O Cruzeiro está por detalhes de oficializar Artur Jorge como o sucessor de Tite. Essa troca no comando técnico da Raposa tenta resgatar o brilho de uma temporada que começou sob desconfiança, especialmente pela instabilidade no Brasileirão. O técnico português fez história no Botafogo ao conquistar os títulos do Brasileirão e da Libertadores. Agora, ele deixa o deixa o Al-Rayyan para tentar melhorar a fase do time mineiro.
Conhecido pelo DNA ofensivo, Artur Jorge costuma utilizar o esquema 4-2-3-1, mas a verdadeira mudança está no ritmo. Com Tite, o time apostava em um jogo posicional e cadenciado. A nova versão da Raposa deve priorizar transições em alta velocidade. No Botafogo, o técnico potencializou o uso da largura do campo, explorando pontas agudos no drible e laterais que atacam os espaços para criar superioridade numérica.
Um dos pilares do seu método é a pressão pós-perda. Segundo estatísticas do Sofascore e análises de seus últimos trabalhos, seus times sufocam a saída de bola adversária. As linhas sobem para retomar a posse perto do gol.

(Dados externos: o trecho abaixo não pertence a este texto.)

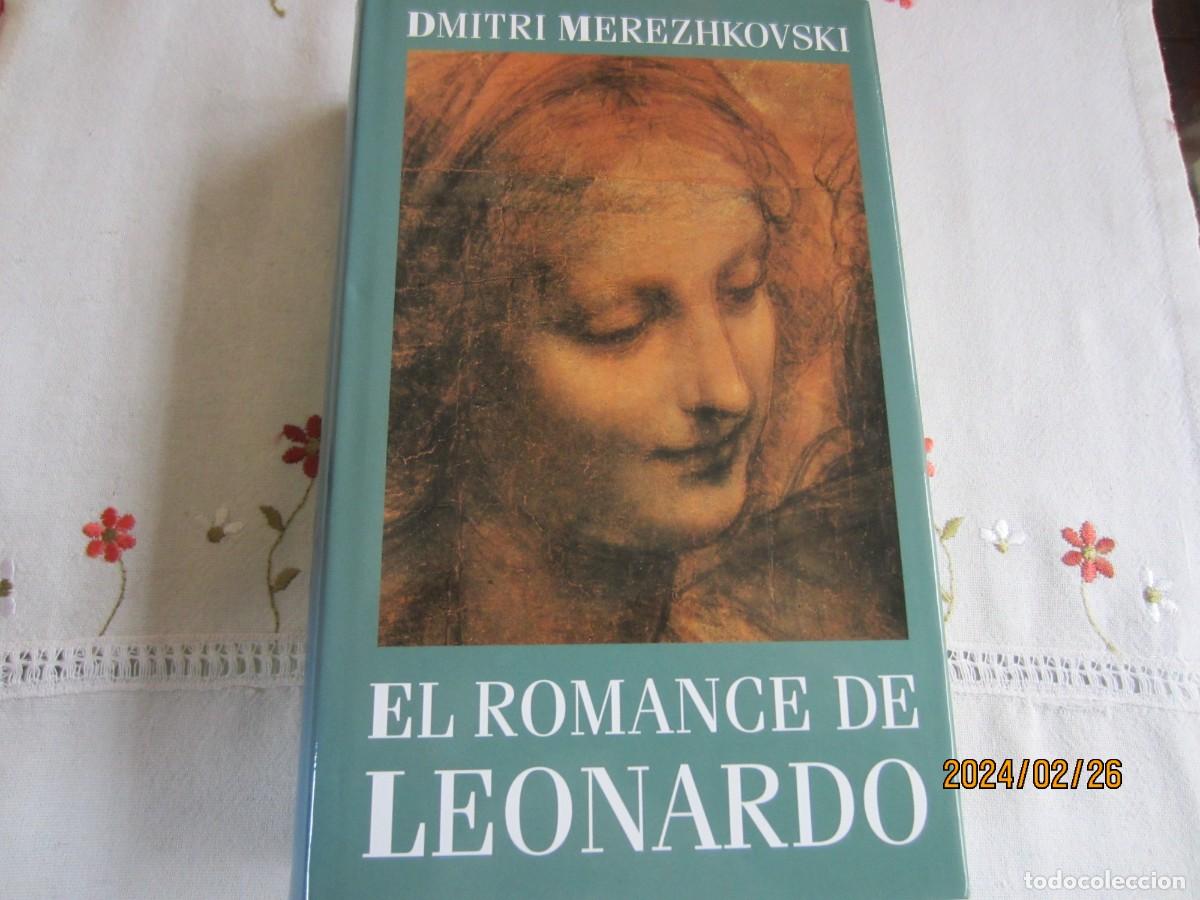 Libros de segunda mano: EL ROMANCE DE LEONARDO , DMITRI MEREZHKOVSKI - Foto 1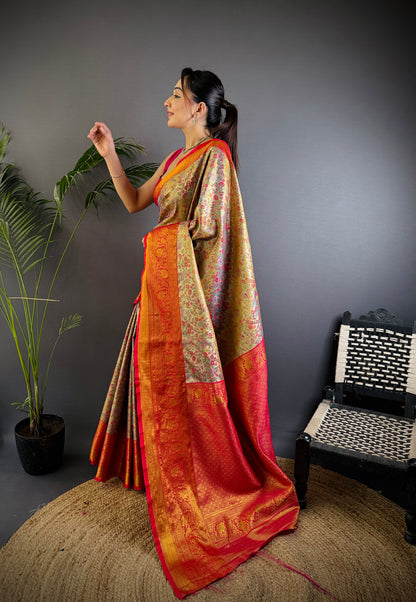 Pure Premium Dharmavaram Silk Sarees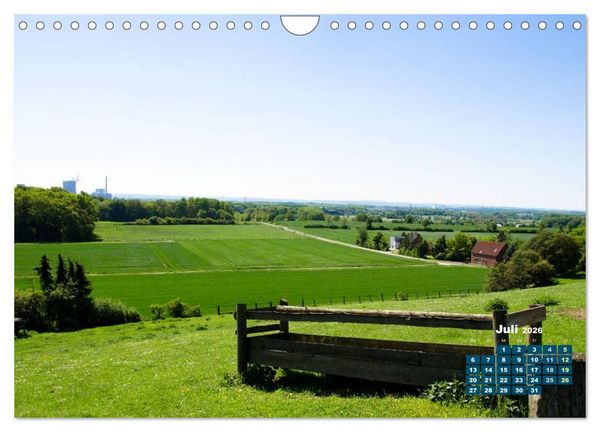 Produktbild: Ahlen eine liebensw&uuml;rdige Stadt im M&uuml;nsterland (Wandkalender 2026 DIN A4 quer), CALVENDO Monatskalender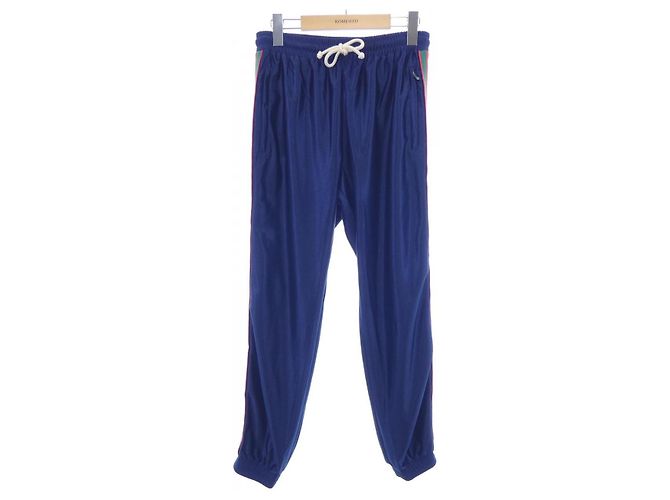 Gucci 655343 XJDF1 Pants Blue Navy blue ref.2872933 - Joli Closet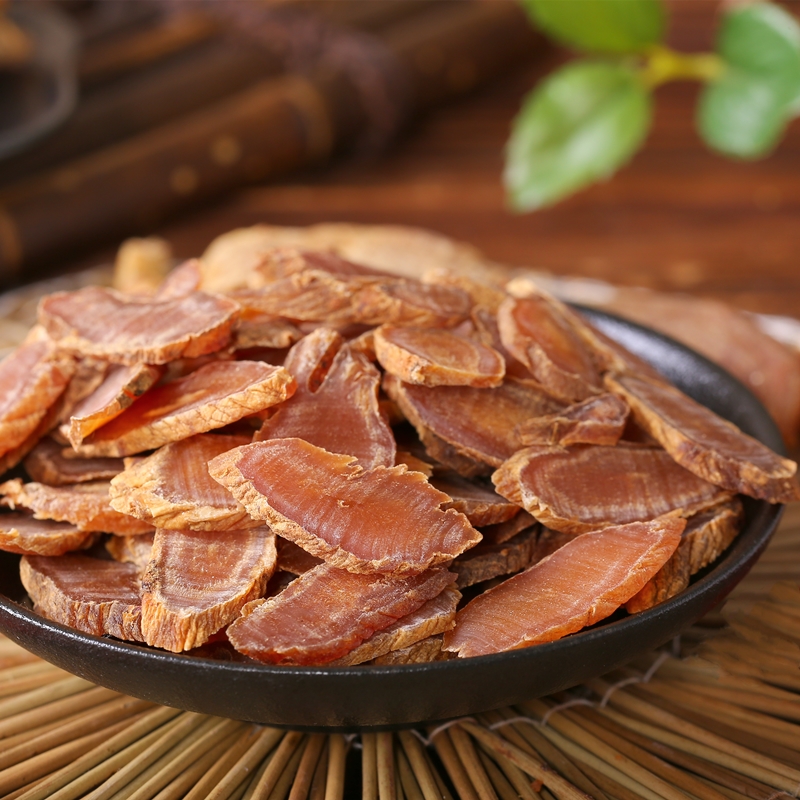 Northeast Jilin Changbai Mountain New Pine No Sugar Red Ginseng Slice 500g Zhengzong Year Root Bulk ready-to-use Ginseng Gift Boxes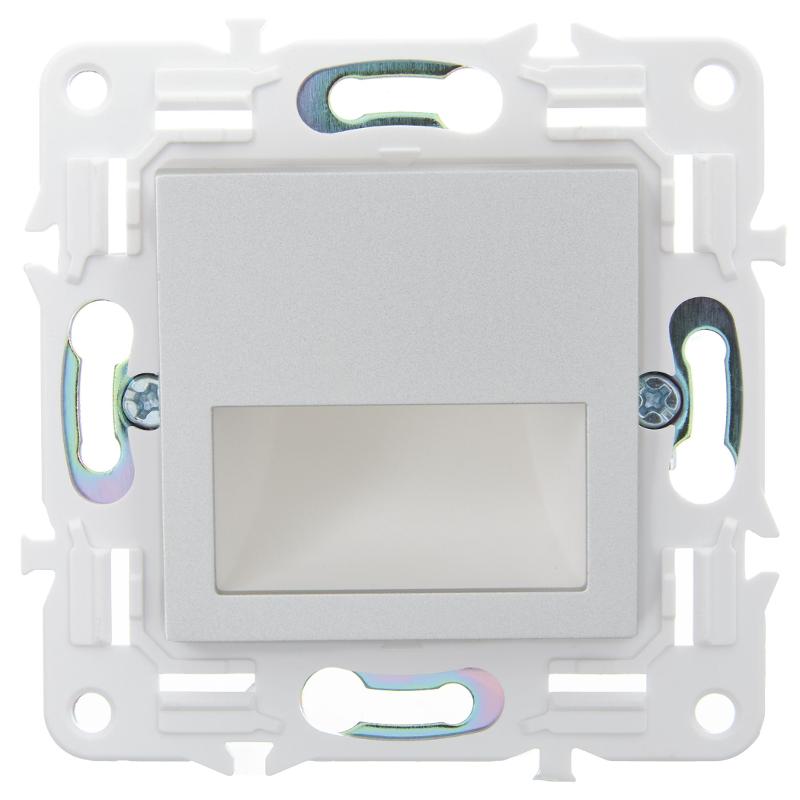 SKANDY Подсветка LED встраиваемая SK-L01S серебряный | SK-FL20-K23 | IEK — миниатюра 2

No meio-campo, a figura do primeiro volante é vital. O esquema exige qualidade no passe entre os zagueiros e infiltração dos meio-campistas. Se no Rio esse papel era de Gregore, em Minas a tendência é que Lucas Romero assuma o protagonismo.
O torcedor pode esperar um Cruzeiro menos previsível. O time deve trocar a circulação burocrática por um jogo de poucos toques e muita verticalidade. Artur Jorge será o quarto português no comando celeste, seguindo os passos de Paulo Bento, Pepa e Leonardo Jardim.
O que muda em relação a Tite?
Diferente do modelo de Tite, que priorizava o controle da posse e uma defesa posicional, Artur Jorge imprime um ritmo elétrico. Ele busca o gol de forma vertical. O ex-treinador da Seleção Brasileira atraía o adversário com paciência para encontrar brechas. Já o técnico português prefere agredir as linhas rivais o tempo todo. Para isso, utiliza extremos bem abertos e transições ofensivas ultravelozes.
Artur Jorge tem simularidade com Leonardo Jardim?
Artur Jorge se assemelha a Leonardo Jardim na versatilidade tática e na capacidade de montar equipes competitivas. Ambos os treinadores compartilham a escola portuguesa de valorização do espaço e da amplitude. No entanto, Artur Jorge tende a ser ainda mais agressivo na marcação em bloco alto. Jardim é conhecido por adaptar o sistema aos talentos individuais para extrair eficiência em contra-ataques. Já Artur Jorge foca na imposição de um volume de jogo constante. Isso pode dar ao Cruzeiro uma identidade mais impositiva.